インテリアデザイン

カラフルな化粧合板
カラフルな化粧合板

「新建材」って言う言葉は、死語になっていますが、1970年代以降、長い間使われていました。

いわゆる、化粧合板などの事で、一見本物の様で、実は偽物という仕上げ材の総称でした。

 

日本の高度成長期、という時代を支えた、偉大な建築建材ではありますが、あまり評判は宜しくありませんでした。

安っぽい、とか、表面材がすぐはがれる、とか言われましたが、一番は、火災時に有毒ガスが発生する、という理由でした。

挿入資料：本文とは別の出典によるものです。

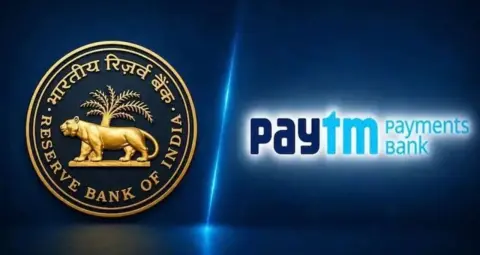 Paytm Payments Bank: RBI ने शिड्यूल्ड बैंकों की सूची से हटाया, जानें पूरा मामला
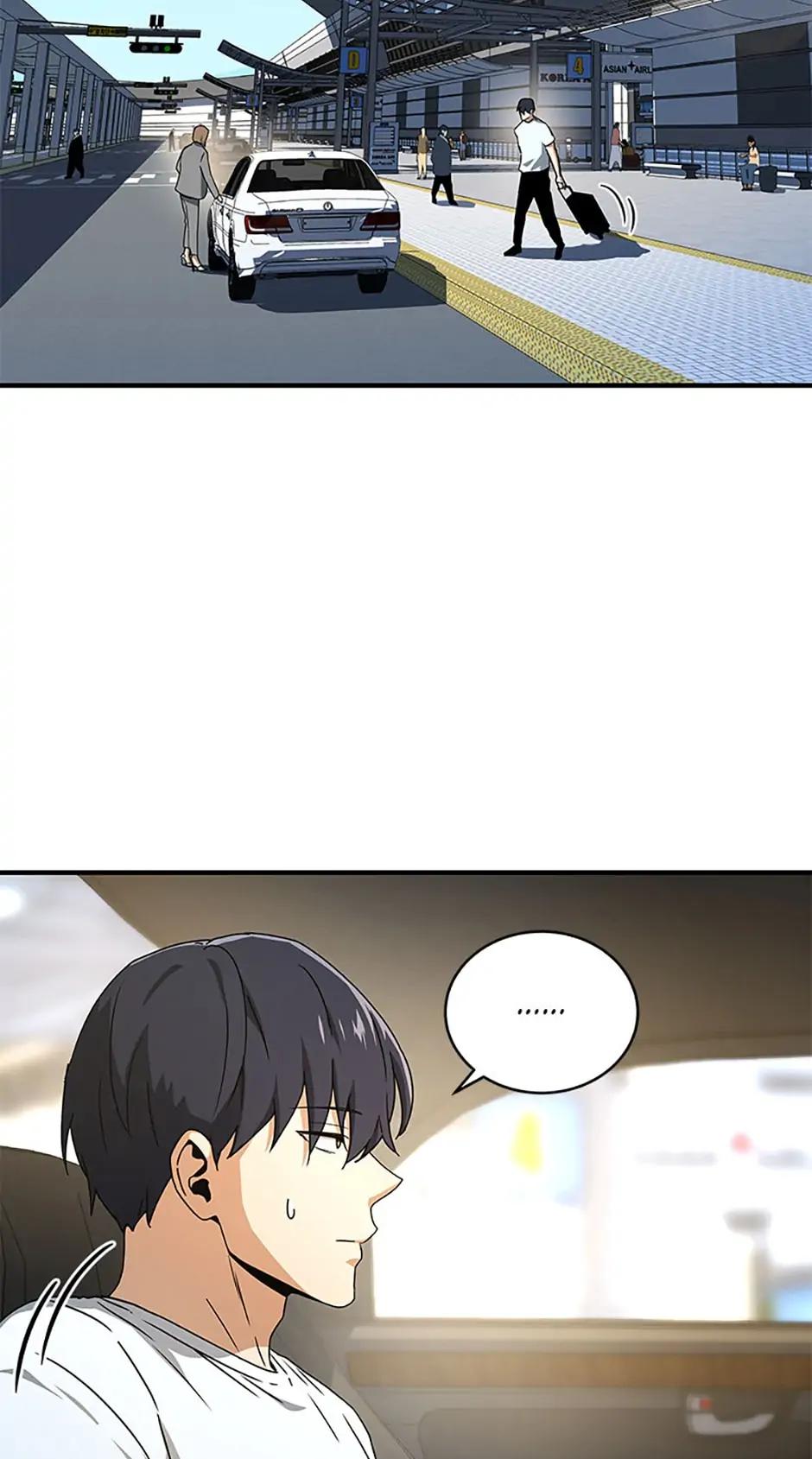 Read The Frozen Player Returns Manga Online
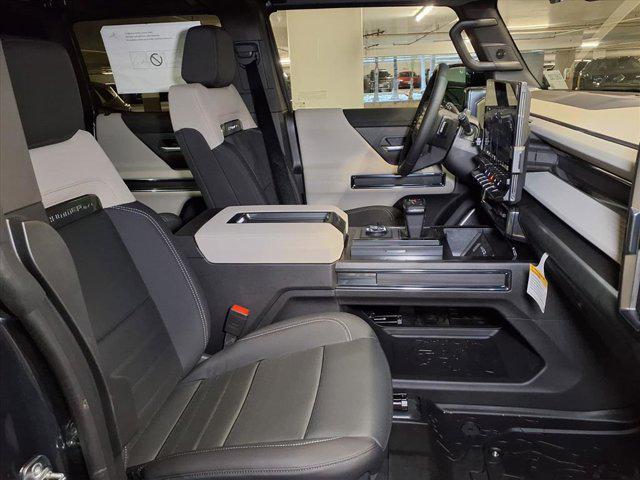 new 2026 GMC HUMMER EV Pickup car, priced at $99,720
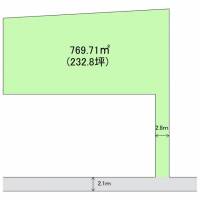 愛媛県新居浜市新須賀町４丁目 新居浜市新須賀町  の区画図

燃えると有毒ガスが出て、臭いのです。

 

現代では、日本製品は安全ですが、化粧合板はそのまま生き続けています。一見、本物みたいで、技術は進化して、本当に印刷なの?って疑いたくなるくらいに、精巧に出来た偽物です。木目や石目のデコボコまで印刷されているので、うっかりしているとだまされてしまいます。

その他に、樹脂を固めて作った人工の石や、おがくずと樹脂を混ぜて作った人工の木、相当に硬くてまんまとだまされる金属など、あなたの周りには、偽物がいっぱいです。そしてそのほとんどが、本物より安く、加工がしやすく、手入れも簡単と来ていますから、日本の技術はすごいものです。

 

でも、偽物は偽物。長く使うとその化けの皮がはがれてしまいます。

天然の素材は、年と共に変化し、その変化がより一層素材の良さを増して行きますが、人工品ではそれがありません。いつまでもきれいなのです。

木は色が変化して初めて、素材の良さや深みが出てきます。石は、人工品とは比較にならないほどの耐久性がありますし、風化が味を出します。金属は、メンテナンスをして磨くから、渋みのある光沢を発揮する訳です。

 

近年、天然物、自然物が好まれるのも、その良さが理解されてきたからでしょう。

でも忘れないで下さい。

天然物、自然物は、お手入れが必要です。ワックスやオイル、磨き粉等でまめにお手入れしないと、死んでしまいます。

 

ずぼらな人、は止めておいた方が無難だと思います。